ブロッコリーの育て方のコツや注意点を紹介!
ブロッコリーを食べるのは好きだけれど、栽培方法は知らないという方も多いことでしょう。もこもことしたユニークな見た目が特徴的なブロッコリーですが、実はブロッコリーの育て方はそんなに難しいものではありません。いくつか注意点はあるものの、コツを掴んでしまえば、園芸初心者でも簡単に栽培することができます。
この記事では、栽培のコツや収穫時期、注意点など、ブロッコリーの育て方を詳しくご紹介します。家庭菜園でブロッコリーの栽培にチャレンジして、美味しいブロッコリーを収穫しましょう。
ブロッコリーはコツを掴めば栽培は簡単
ブロッコリーの育て方のコツをご紹介する前に、まずはブロッコリー栽培の特徴や栽培時期についてご紹介しておきましょう。
ブロッコリーは、アブラナ科アブラナ属の緑黄色野菜です。イタリアで品種改良されたキャベツの変種で、日本へは明治時代の初め頃に入ってきました。今ではスーパーでも当たり前のように見かけるようになりましたが、本格的に栽培されるようになったのは戦後のことで、一般家庭の食卓にのぼるようになったのは1970年代からです。
ビタミン・ミネラルを豊富に含むブロッコリーは栄養野菜としても人気が高く、ビタミンCに関しては何とレモンの2倍以上も含まれています。サラダやスープ、炒め物など、様々な料理で使われていますが、自分で栽培すれば、新鮮なブロッコリー思う存分食べられます。
ブロッコリー栽培の特徴
ブロッコリーは、茎の先に緑色の粒々した花蕾(からい)がたくさん集まっていて、この花蕾の部分を主に食べる野菜です。主枝にできる花蕾を「頂花蕾」、側枝にできる花蕾を「側花蕾」といいます。
主に、頂花蕾だけを収穫する「頂花蕾専用型」、頂花蕾を収穫した後に側花蕾も収穫できる「頂花蕾・側花蕾兼用型」、主に側花蕾を収穫する「側花蕾専用型」の3種類に分類されます。花蕾を収穫せずに放置すると、菜の花のような黄色の花を咲かせます。
種まきから収穫までの時期が短い「早生種」、種まきから収穫までの時期が長い「晩生種」、中間の「中間種」があり、家庭菜園では早生種が人気です。

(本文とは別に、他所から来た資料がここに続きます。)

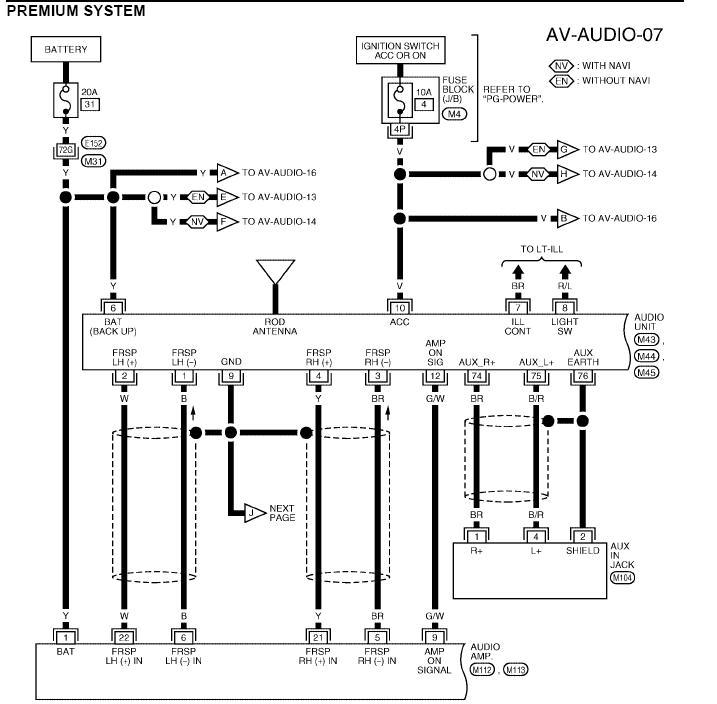 Nissan Titan Radio Wiring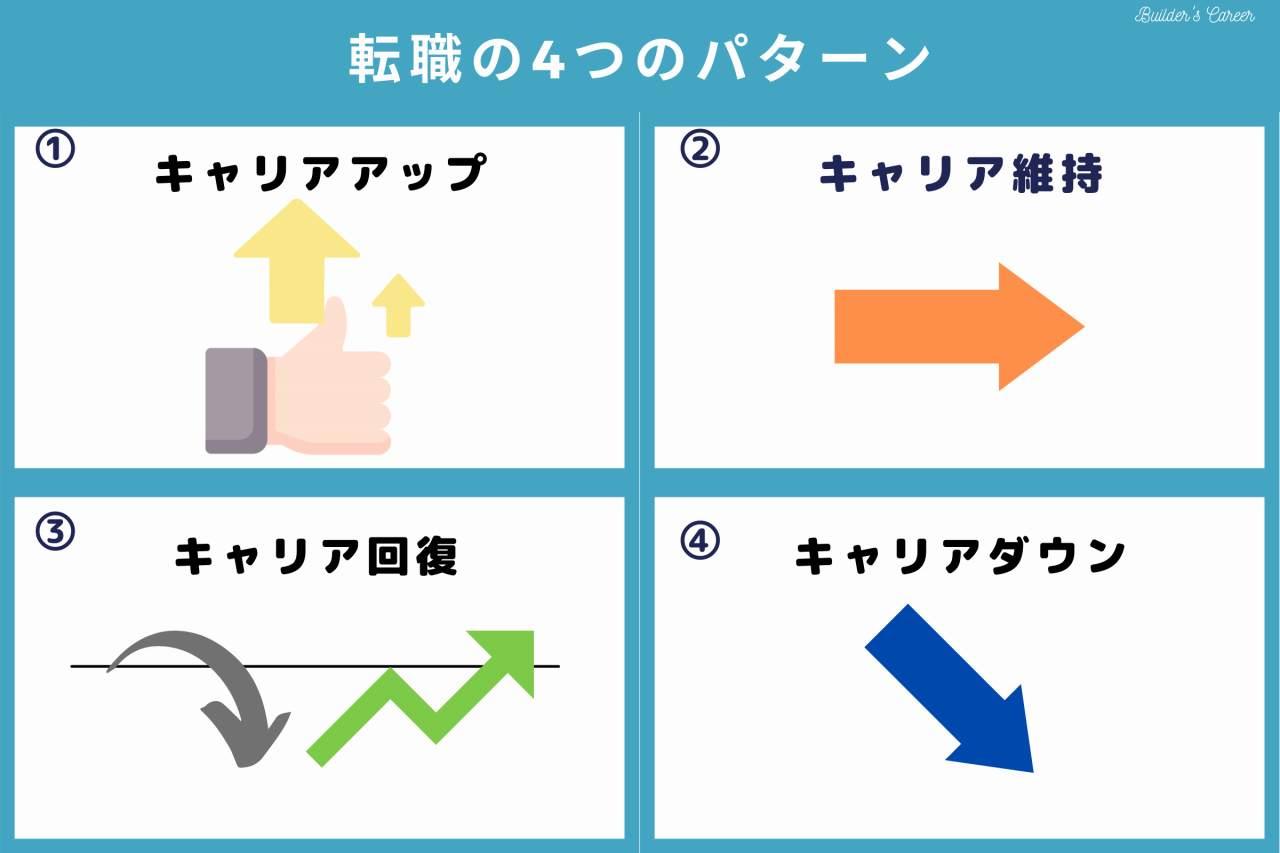 転職の4つのパターン|ビルキャリ
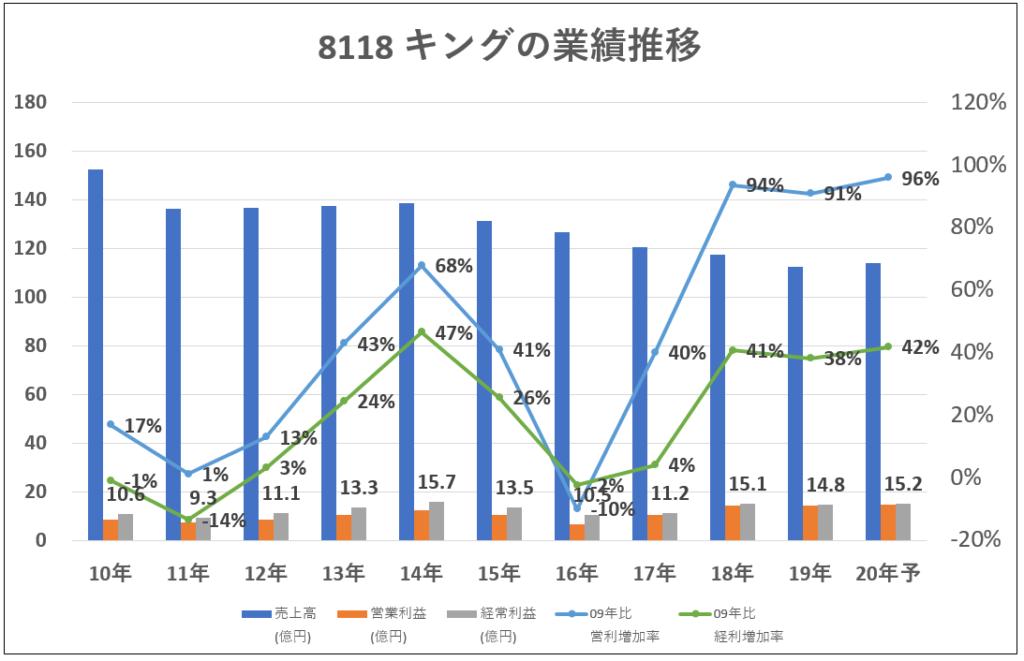 業績推移-グラフ-8118-キング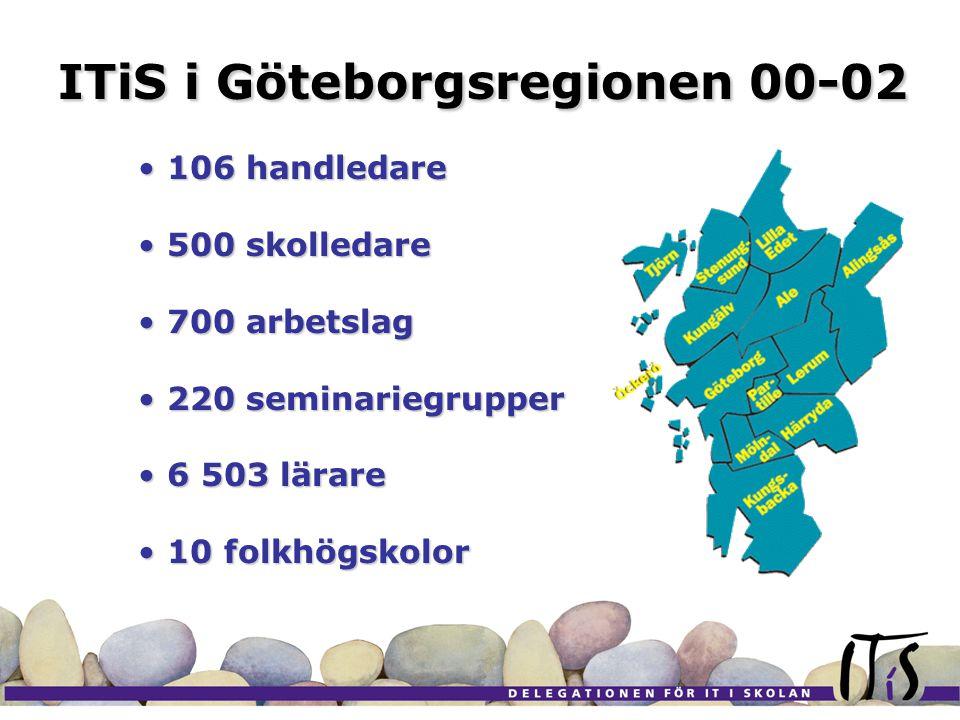 ITiS i Göteborgsregionen 00-02 106 handledare 106 handledare 500 skolledare 500 skolledare 700 arbetslag 700 arbetslag 220 seminariegrupper 220 semina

頂花蕾・側花蕾兼用型の早生種や中生種を中心に栽培すると、次々と収穫が楽しめます。
ブロッコリーの栽培時期
ブロッコリーは、涼しい気候を好みます。スーパーなどでは一年中見かけますが、ブロッコリーが最も美味しいとされる旬の時期は11月から3月頃です。家庭菜園でも、秋から冬に収穫することになる夏まき栽培が一般的です。
気温の低い冬・春まき栽培の場合には、加温育苗やトンネル栽培が必要となります。温度管理をうまく行えば冬・春まき栽培を成功させることはできますが、初心者にはやはり夏まき栽培が育てやすいです。7月中旬~8月上旬に種をまけば、10月中旬~11月中旬には収穫できます。
ブロッコリーの育て方のコツ【準備編】
それでは、ここからはブロッコリーの育て方のコツをご紹介していきましょう。まず最初に、土作りや肥料など、ブロッコリーを栽培するための準備についてです。

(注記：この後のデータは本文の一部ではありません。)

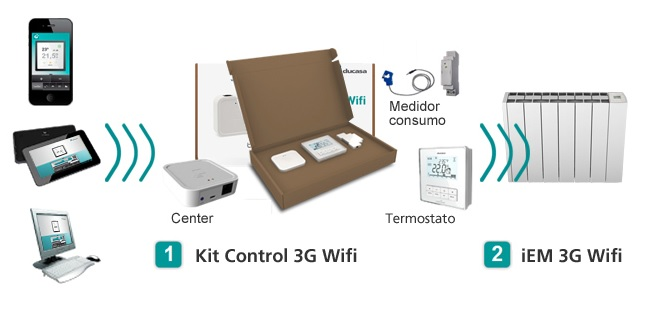 Kit control iEM 3G Wifi Ducasa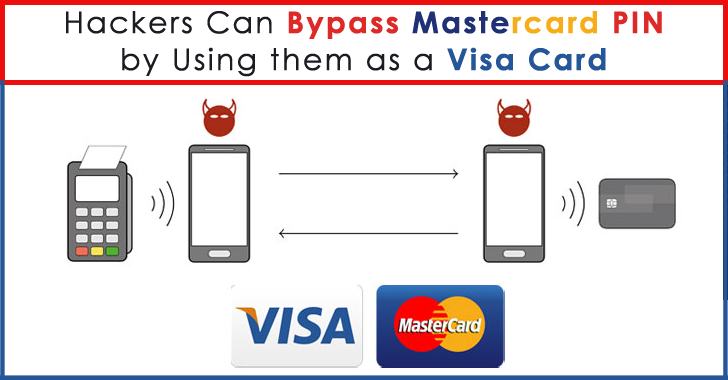 Hackers Bypass Mastercard PIN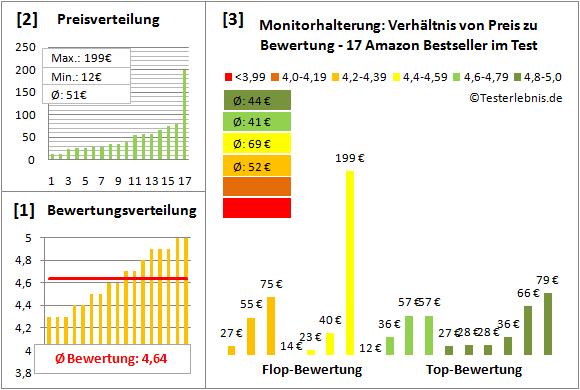 monitorhalterung-test-bewertung Test Bewertung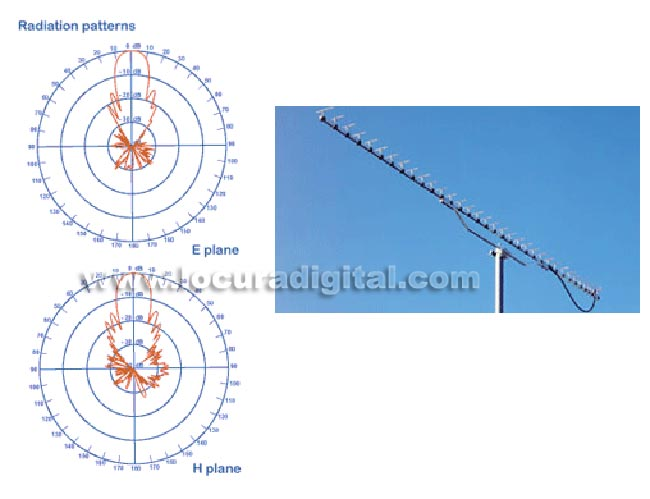 Yagui antenna 35 elements. Gain 20.4 dBi. N-type connector Length 3.7 m. Weight 2.5 kg.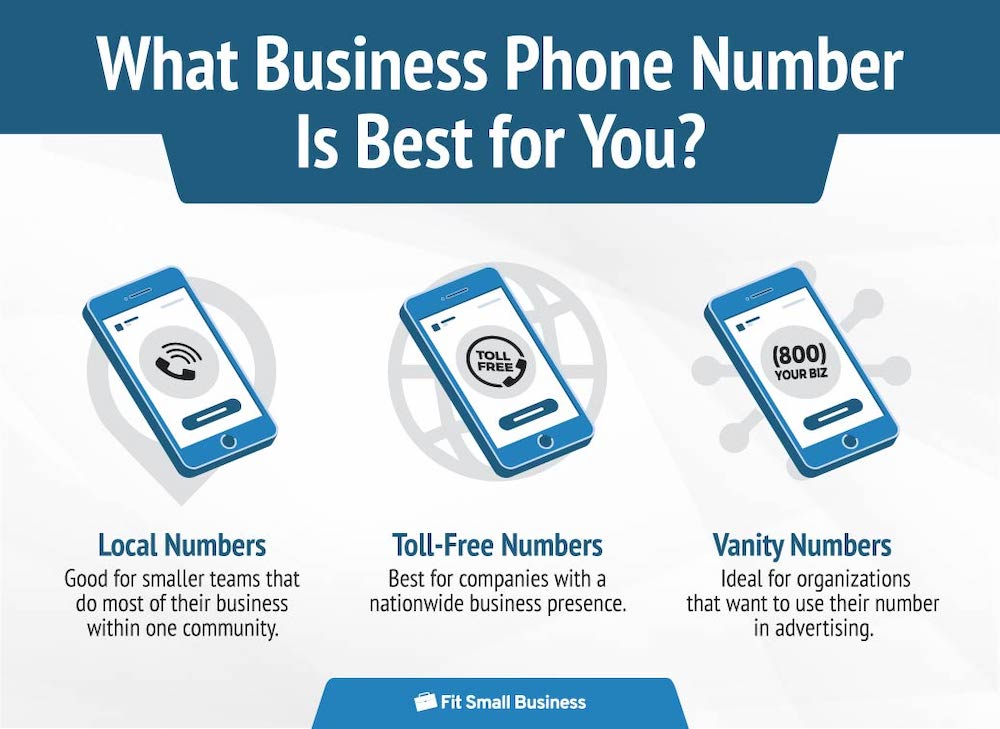 Free Business Numbers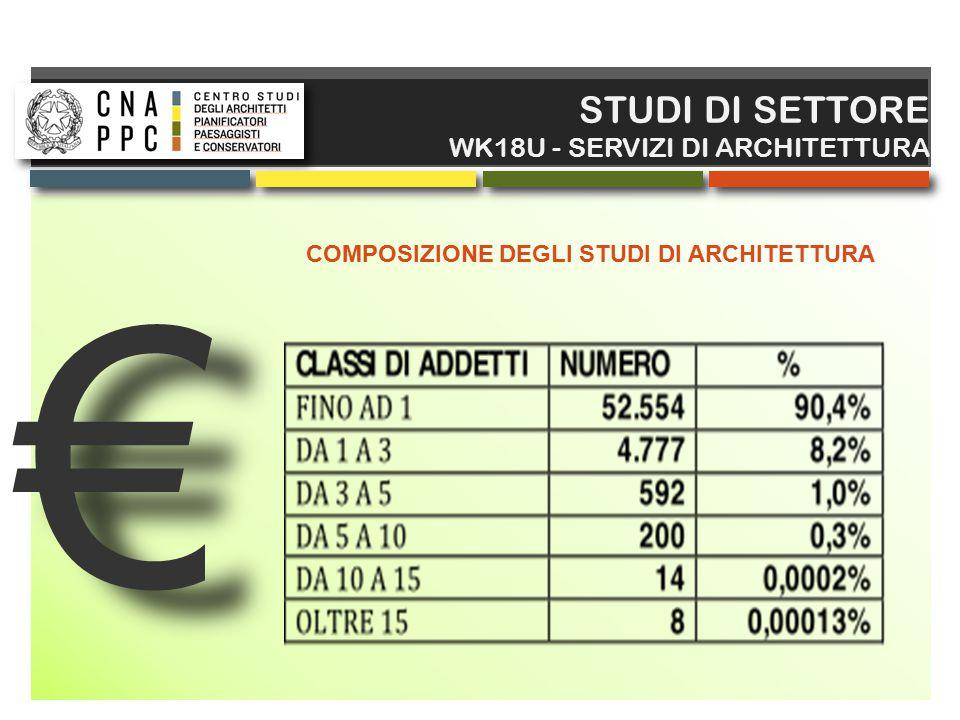 € € STUDI DI SETTORE WK18U - SERVIZI DI ARCHITETTURA COMPOSIZIONE DEGLI STUDI DI ARCHITETTURA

美味しい野菜を育てるためには、土作りが欠かせません。畑に作付け(苗を定植)するまでに、野菜の生育に合った土壌環境に整えておく必要があります。同じアブラナ科の植物を栽培したことがある場合には、同じ場所で続けて栽培すると連作障害が出やすいです。同じ場所でブロッコリーを栽培するときには、2~3年間隔をあけるようにしましょう。
また、日当たりの悪い場所で栽培すると、生育が悪くなり、大きく育たなくなります。日当たりの良い庭がない場合には、プランターなどの移動が可能な方法で栽培した方がよいでしょう。
土作り
ブロッコリーの栽培には、排水性がよく、保水性の高い土壌が適しています。土をよく耕して、作付けの3週間ほど前に堆肥を投入し、ふかふかの土を作りましょう。堆肥は枯葉や家畜のふんなどを堆積して発酵させたもので、土を肥沃にする効果があります。雨の翌日など、土が濡れているときに耕すと、却って土を固めてしまうので注意しましょう。
雨が多い日本では土壌が酸性に傾いていることが多いので、石灰を投入して、pHの調整も行っておきましょう。ブロッコリーには、pH6.0〜6.5程度の弱酸性が好適です。効果が表れるまでに時間がかかりますので、石灰の投入は作付けの2週間前までに行ってください。
肥料
作付けの1週間前になったら、化成肥料を混ぜ込んで、畝を立てます。畝とは、畑に種や苗を植えるために、土を細長く盛り上げた状態のことです。畝立てすることで、通気性や水はけが良くなります。株間を40cm程度あけて、少し高めに畝立てしましょう。
ブロッコリーは、適切に肥料を与えた分だけ株が生長しますので、しっかりと肥料を与えることが大切です。窒素が多すぎたりリン酸が不足したりすると、茎や葉ばかりが茂って、花蕾がつきにくくなりますので注意しましょう。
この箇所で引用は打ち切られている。